At last. The Committee of Vice Chancellors and Principals has this week sent to the Secretary of State for Education and Employment its proposals for a single quality assurance agency for higher education.
These outline proposals have the essential characteristics of a system capable of improving quality in higher education: internal subject/programme review, regular institutional audit and an agency which is not owned and controlled by those who distribute the money. They also have the characteristics required for public credibility: the proposed agency will not be the secret enclave of the institutions or the funders but an independent agency with representation from Government, funding councils, professional associations and others. Its reports are to be publicly available. The proposed agency's remit is to run wider than those activities funded by the funding councils. It is expected to grapple with the vexed question of standards. And perhaps most important it is expected to be up and running by the beginning of 1997: a much more business-like timetable than that proposed by the Higher Education Funding Council for England.

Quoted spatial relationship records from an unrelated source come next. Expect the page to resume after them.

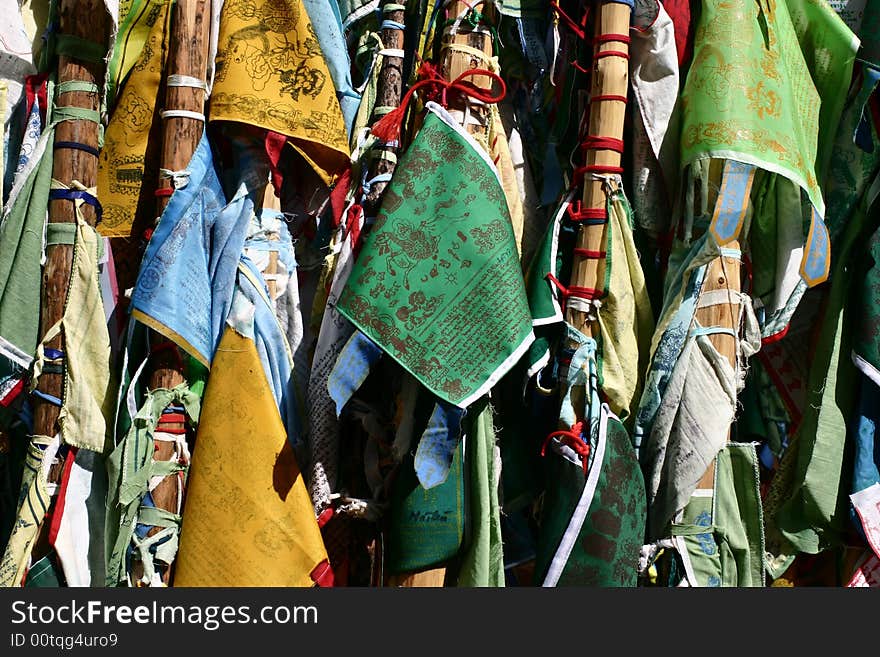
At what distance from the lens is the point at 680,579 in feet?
4.79

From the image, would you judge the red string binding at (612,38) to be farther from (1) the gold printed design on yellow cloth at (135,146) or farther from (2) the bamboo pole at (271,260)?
(1) the gold printed design on yellow cloth at (135,146)

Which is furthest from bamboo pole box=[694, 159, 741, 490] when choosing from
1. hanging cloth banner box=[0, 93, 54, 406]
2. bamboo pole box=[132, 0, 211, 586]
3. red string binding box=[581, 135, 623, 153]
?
hanging cloth banner box=[0, 93, 54, 406]

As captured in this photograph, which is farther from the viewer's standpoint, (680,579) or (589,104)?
(589,104)

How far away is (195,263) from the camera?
152cm

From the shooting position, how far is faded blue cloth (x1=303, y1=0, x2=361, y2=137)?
1.65 m

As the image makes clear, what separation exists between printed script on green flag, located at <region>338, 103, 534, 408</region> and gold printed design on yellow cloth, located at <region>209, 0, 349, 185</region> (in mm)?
169

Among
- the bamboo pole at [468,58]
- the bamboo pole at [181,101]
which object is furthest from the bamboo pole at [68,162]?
the bamboo pole at [468,58]

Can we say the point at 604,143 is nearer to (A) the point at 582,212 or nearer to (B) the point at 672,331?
(A) the point at 582,212

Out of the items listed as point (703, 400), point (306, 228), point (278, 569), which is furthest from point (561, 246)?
point (278, 569)

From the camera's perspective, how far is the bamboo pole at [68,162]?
1.54m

It has taken an unconscionably long time but it seems that the CVCP has now woken up to its responsibility to fight for the universities' freedom from detailed government control. Now that it has taken the initiative there will be much work to be done. There is, for example, nothing in this week's proposals about who should pay for the new agency nor who should appoint its chairman and members and, though there are expressions of hope that the agency may become United Kingdom wide, the planning for such integration has a long way to go.
It will be for the incoming CVCP chairman, Gareth Roberts, to drive forward the planning. The group he is establishing is large and may therefore be unwieldy. It includes, doubtless for diplomatic reasons, those who have had such difficulty in recent months reaching this week's position. He will need to be firm if the work begun this week is to be brought to a satisfactory conclusion. At least the initiative is now in the right hands.